= Misfeasance =

Types of failure to discharge public obligations under law

Misfeasance, nonfeasance, and malfeasance are types of failure to discharge public obligations existing by common law, custom, or statute.

The Carta de Logu caused Eleanor of Arborea to be remembered as one of the first lawmakers to set up the crime of misfeasance.

==Definition and relevant rules of law==
When a contract creates a duty that does not exist at common law, there are three things the parties can do wrong:
- Nonfeasance is the failure to act where action is required—willfully or in neglect. Nonfeasance is similar to omission.
- Misfeasance is the willful inappropriate action or intentional incorrect action or advice.
- Malfeasance is the willful and intentional action that injures a party.

For example, if a company hires a catering company to provide drinks and food for a retirement party, and the catering company fails to show up, it is considered nonfeasance. If the catering company shows up but provides only the drinks (but not the food, which was also paid for), it is considered misfeasance. If the catering company accepts a bribe from the client's competitor to undercook the meat, thereby giving those present food poisoning, it is considered malfeasance.

EXERCISE REQUIREMENTS
In the misfeasance text, what does the catering company do in the example that counts as nonfeasance?

Stored data:
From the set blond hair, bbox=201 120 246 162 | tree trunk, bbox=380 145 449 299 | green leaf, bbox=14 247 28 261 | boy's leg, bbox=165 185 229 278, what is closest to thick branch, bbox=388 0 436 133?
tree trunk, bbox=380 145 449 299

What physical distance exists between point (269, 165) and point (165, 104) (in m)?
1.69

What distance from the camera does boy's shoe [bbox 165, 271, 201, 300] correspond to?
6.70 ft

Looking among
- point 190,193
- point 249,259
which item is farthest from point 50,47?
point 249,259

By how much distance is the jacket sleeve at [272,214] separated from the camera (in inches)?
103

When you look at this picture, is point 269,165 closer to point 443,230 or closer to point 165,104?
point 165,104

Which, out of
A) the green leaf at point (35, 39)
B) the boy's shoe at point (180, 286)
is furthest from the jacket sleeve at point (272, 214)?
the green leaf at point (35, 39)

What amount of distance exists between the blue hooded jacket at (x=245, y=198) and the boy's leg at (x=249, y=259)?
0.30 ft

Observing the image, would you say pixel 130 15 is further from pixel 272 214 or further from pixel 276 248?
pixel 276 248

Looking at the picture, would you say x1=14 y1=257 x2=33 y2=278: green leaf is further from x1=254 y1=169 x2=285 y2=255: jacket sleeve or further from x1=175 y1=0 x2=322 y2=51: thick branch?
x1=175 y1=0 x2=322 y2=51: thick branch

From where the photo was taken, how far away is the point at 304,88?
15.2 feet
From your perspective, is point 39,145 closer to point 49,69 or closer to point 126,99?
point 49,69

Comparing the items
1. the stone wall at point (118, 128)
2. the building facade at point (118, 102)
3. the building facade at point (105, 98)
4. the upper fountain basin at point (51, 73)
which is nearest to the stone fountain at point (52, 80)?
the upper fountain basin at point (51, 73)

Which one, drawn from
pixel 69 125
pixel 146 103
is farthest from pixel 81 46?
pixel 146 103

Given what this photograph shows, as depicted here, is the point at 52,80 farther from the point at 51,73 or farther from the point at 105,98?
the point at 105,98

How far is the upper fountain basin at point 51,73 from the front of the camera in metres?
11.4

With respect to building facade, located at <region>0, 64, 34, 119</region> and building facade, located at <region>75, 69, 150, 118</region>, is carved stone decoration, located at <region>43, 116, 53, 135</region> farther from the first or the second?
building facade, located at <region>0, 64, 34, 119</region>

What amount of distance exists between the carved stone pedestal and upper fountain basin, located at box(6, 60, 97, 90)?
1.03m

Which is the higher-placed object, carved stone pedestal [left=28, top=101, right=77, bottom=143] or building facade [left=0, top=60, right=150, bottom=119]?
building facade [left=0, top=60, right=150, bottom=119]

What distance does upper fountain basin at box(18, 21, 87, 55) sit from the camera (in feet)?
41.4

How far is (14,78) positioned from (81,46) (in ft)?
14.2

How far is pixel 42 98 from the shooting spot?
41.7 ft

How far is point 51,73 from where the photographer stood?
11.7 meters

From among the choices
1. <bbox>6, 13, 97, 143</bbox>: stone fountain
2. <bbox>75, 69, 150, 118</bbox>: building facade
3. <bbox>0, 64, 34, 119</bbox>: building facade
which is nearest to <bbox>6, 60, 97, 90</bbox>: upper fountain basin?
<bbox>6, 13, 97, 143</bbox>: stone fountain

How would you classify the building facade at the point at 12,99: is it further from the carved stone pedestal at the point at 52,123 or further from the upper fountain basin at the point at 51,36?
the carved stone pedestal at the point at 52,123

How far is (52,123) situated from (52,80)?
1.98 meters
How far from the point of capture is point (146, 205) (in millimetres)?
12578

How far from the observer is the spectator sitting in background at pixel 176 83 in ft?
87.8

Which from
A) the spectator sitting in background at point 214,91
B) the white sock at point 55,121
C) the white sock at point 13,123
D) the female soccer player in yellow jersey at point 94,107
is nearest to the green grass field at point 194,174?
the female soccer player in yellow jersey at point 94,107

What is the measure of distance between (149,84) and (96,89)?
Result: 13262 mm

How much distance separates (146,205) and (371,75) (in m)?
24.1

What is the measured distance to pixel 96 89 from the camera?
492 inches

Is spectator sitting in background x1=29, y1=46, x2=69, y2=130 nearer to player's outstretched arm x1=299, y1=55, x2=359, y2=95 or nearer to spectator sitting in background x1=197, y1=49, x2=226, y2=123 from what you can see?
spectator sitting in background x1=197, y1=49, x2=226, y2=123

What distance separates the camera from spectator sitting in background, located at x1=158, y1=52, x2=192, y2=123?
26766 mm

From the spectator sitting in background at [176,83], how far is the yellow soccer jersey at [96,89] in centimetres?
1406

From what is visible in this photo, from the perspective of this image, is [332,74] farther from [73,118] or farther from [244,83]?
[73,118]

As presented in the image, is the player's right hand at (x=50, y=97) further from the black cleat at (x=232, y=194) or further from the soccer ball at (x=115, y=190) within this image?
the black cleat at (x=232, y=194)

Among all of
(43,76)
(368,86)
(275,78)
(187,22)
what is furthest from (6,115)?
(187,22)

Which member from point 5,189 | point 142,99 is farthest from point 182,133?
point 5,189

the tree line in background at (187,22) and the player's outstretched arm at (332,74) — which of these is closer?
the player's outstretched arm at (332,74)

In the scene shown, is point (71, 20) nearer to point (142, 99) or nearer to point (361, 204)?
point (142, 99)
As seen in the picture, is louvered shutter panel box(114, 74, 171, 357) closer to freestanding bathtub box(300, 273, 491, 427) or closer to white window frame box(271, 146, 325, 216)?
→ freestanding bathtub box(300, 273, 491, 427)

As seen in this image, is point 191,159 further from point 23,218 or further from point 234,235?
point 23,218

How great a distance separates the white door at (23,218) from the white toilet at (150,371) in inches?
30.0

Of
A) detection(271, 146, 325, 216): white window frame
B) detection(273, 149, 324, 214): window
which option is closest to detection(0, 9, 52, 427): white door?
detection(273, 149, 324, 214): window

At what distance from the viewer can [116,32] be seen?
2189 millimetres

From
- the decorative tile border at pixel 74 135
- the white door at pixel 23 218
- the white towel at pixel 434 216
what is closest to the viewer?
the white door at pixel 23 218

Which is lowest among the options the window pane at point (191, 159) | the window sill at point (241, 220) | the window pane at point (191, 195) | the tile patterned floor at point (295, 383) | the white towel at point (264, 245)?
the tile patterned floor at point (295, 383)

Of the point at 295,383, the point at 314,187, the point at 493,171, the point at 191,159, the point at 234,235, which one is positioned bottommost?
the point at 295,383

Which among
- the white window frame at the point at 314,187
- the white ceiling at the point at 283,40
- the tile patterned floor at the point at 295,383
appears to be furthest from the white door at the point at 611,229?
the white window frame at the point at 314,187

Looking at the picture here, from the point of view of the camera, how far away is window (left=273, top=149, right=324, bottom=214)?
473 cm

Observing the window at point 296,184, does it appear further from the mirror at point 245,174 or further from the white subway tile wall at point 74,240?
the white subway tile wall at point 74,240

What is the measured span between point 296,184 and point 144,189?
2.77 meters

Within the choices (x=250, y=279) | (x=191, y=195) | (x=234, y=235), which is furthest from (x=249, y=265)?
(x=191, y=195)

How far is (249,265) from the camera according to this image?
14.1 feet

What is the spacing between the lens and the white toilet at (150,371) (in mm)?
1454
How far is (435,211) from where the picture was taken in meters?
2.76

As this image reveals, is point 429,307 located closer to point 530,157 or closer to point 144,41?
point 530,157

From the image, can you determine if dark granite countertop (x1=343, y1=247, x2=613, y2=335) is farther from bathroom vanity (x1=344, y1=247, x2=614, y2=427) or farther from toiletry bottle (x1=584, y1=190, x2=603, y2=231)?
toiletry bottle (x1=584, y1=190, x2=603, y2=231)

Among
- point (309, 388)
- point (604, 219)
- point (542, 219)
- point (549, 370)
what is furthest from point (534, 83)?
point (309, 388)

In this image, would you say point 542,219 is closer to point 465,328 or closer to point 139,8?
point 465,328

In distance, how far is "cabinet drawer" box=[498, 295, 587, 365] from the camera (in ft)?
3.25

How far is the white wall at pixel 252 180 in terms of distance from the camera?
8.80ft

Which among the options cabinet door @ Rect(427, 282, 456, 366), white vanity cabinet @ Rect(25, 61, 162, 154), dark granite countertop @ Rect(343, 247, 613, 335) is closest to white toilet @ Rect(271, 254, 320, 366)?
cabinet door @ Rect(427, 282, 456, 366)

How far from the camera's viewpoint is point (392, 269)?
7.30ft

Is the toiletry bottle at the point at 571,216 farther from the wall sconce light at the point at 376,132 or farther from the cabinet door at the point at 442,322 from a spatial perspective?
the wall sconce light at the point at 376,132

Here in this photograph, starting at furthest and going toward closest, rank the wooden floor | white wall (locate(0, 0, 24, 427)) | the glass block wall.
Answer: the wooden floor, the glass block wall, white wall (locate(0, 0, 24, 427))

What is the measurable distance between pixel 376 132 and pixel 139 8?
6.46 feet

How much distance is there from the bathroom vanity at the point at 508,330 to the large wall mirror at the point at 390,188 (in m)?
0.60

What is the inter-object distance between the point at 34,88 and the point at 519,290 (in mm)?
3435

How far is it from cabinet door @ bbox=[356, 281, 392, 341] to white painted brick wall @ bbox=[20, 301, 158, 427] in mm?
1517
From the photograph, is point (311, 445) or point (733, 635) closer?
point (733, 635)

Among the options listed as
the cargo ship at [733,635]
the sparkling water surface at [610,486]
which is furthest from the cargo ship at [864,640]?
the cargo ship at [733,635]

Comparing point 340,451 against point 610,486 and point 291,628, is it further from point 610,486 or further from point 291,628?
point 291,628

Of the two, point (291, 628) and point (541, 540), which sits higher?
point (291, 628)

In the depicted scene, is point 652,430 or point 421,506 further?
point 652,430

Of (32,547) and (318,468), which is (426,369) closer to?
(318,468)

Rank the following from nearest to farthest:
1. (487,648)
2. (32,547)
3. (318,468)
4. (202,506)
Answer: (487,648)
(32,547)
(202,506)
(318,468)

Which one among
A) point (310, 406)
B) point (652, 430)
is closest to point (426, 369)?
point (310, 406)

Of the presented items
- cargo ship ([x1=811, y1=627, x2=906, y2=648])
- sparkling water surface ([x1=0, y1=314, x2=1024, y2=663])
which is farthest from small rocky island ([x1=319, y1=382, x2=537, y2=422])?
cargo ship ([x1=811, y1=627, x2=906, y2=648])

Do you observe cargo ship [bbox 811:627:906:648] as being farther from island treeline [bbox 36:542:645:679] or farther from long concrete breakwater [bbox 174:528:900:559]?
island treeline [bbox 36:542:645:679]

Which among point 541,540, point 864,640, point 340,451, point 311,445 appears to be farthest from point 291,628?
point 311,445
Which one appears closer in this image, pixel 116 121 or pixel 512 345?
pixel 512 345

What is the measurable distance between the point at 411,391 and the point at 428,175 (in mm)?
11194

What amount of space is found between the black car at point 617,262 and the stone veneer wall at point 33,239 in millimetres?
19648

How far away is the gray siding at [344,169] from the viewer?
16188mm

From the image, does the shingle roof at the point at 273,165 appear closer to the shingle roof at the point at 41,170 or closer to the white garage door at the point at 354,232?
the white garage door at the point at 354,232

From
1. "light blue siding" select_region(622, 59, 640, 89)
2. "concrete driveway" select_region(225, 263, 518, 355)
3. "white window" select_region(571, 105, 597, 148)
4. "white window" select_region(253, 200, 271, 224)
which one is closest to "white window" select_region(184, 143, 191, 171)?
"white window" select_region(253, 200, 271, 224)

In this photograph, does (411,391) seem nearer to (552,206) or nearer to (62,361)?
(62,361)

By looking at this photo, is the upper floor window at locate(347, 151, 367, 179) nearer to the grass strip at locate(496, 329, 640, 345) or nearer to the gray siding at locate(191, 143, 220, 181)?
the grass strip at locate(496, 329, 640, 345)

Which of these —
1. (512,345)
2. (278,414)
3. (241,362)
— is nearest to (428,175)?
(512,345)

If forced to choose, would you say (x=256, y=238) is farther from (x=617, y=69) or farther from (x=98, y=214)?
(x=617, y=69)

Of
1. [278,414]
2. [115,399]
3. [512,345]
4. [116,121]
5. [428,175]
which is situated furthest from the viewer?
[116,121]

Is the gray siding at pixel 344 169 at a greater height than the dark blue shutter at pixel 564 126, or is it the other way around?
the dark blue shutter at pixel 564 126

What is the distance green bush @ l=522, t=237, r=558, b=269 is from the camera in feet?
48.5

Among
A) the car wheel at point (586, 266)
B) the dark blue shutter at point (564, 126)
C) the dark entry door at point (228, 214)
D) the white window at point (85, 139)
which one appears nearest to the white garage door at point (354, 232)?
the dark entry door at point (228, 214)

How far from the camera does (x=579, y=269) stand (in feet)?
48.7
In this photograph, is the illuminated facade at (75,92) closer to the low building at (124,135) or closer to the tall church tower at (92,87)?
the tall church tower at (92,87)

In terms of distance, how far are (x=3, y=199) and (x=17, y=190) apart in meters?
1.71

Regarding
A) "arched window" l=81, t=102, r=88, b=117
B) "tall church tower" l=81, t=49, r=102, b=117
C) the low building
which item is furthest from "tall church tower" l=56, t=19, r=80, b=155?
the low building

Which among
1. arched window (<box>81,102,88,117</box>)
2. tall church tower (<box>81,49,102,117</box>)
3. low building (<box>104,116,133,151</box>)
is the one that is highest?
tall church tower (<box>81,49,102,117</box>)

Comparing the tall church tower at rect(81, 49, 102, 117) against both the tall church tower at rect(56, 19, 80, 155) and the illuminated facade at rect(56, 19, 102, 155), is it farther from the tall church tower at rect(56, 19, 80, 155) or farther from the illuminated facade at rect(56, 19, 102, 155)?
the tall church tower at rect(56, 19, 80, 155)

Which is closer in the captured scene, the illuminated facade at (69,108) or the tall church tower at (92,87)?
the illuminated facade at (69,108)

FULL OUTPUT
It fails to show up.